• **Document extract**:

Thank you. Ladies and gentlemen, just a reminder, if you wish to ask a question, please press 01 on your telephone to keep that. Thank you for holding. We have another question from Sam Airy from UBS. Please go ahead.

speaker
Sam Airy
Analyst, UBS

Hi. Well, if there aren't too many questions, I thought I would come back on and perhaps ask you guys a sort of wider question about the European gas outlook. I think you have, obviously, a pretty unique perspective on that. And I guess there are two questions that we're hearing a lot. One is about this winter and relates to, I suppose, what's the risk that we actually run out of gas and storage in the later part of the winter? And I know obviously we've benefited from warmer weather and a better situation in the last month or so. But I'm wondering if you could just share your sort of traders or commodity teams view on the risks through to the end of this winter. And then secondly, the other big question is about next winter. And I do sense a little bit of debate in the market about whether winter 23, 24 will be worse or better than the current winter. And I suppose the concern is that we have to refill storages next year without access to the Russian pipelines that we had this year when we were filling storage. But on the other hand, the LNG market looks a bit more supportive. The company demand is adjusting. Whether it's been helpful So I just wonder if it would be the sort of Uniper team's view that next winter is a worse risk for Europe than this coming winter, or whether it might be actually slightly better. I'd love to get your perspective on those questions. Thank you.

speaker
Tiina Tuomela
Chief Financial Officer

Thank you. Thank you, Sam. Really, the gas outlook also on our radar in careful look. So basically what comes to this winter, so we can say that the storages are in good level. So of course that gives in somehow the comfort. However, it is all about the weather. So what is the weather? How much is needed for the heating? So that will play out the key role. Then clearly when it comes to the next winter, 2023, 2024, so the storages will be quite empty after this winter. And then the question is that how do we refill the storages? So as you said, no gas anticipated from Russia, but then Asia, LNG, it is really really the key, and this is the part where we are also working heavily with the FSRU terminals and getting the supplies. So this is the focus to really be prepared and do this transformation in the shift manner.

• **Supplied data**:
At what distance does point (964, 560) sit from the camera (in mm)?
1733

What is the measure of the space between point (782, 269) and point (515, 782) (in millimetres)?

• **Work to do**:
Continue the earnings call transcript on the European gas outlook, starting right after its last sentence.

• **Written answer**:
speaker
Sam Airy
Analyst, UBS

Okay. Thank you. Appreciate your comments.

speaker
Operator
Conference Operator

Thank you. The next question comes from Wanda Serwinovska from Credit Suisse. Please go ahead.

speaker
Wanda Serwinovska
Analyst, Credit Suisse

Hi, good morning. Wanda Serwinovska, Credit Suisse. A very quick question. Can you update us on the process of disposal of UniPRO? Is there any new development? Any comments would be much, much appreciated.

speaker
Tiina Tuomela
Chief Financial Officer

Good morning, Wanda. So the situation is pretty much the same as we reported during the Q2. We mentioned we made the strategic review at the end of last year where the direction was to exit Unipro. While the situation is very challenging in the Russian market, so we have continued evaluation of the topics, but you can understand we are not commenting any individual discussion. Of course, the great performance of our Unipro assets increase the interest from different parties, so in that sense gives the good basis to take that forward.

speaker
Wanda Serwinovska
Analyst, Credit Suisse

Thank you. I have a very quick follow-up. Assuming that you are successful in selling Unipro either later this year or next year, are you confident of making transfers of money outside Russia given all the sanctions?

speaker
Tiina Tuomela
Chief Financial Officer

Well, the current regulation in a way prohibits the money transfers, so this is something what we need to then then work out how to do and what kind of permits or arrangements could be done. But currently, the sanctions in a way is not allowing that.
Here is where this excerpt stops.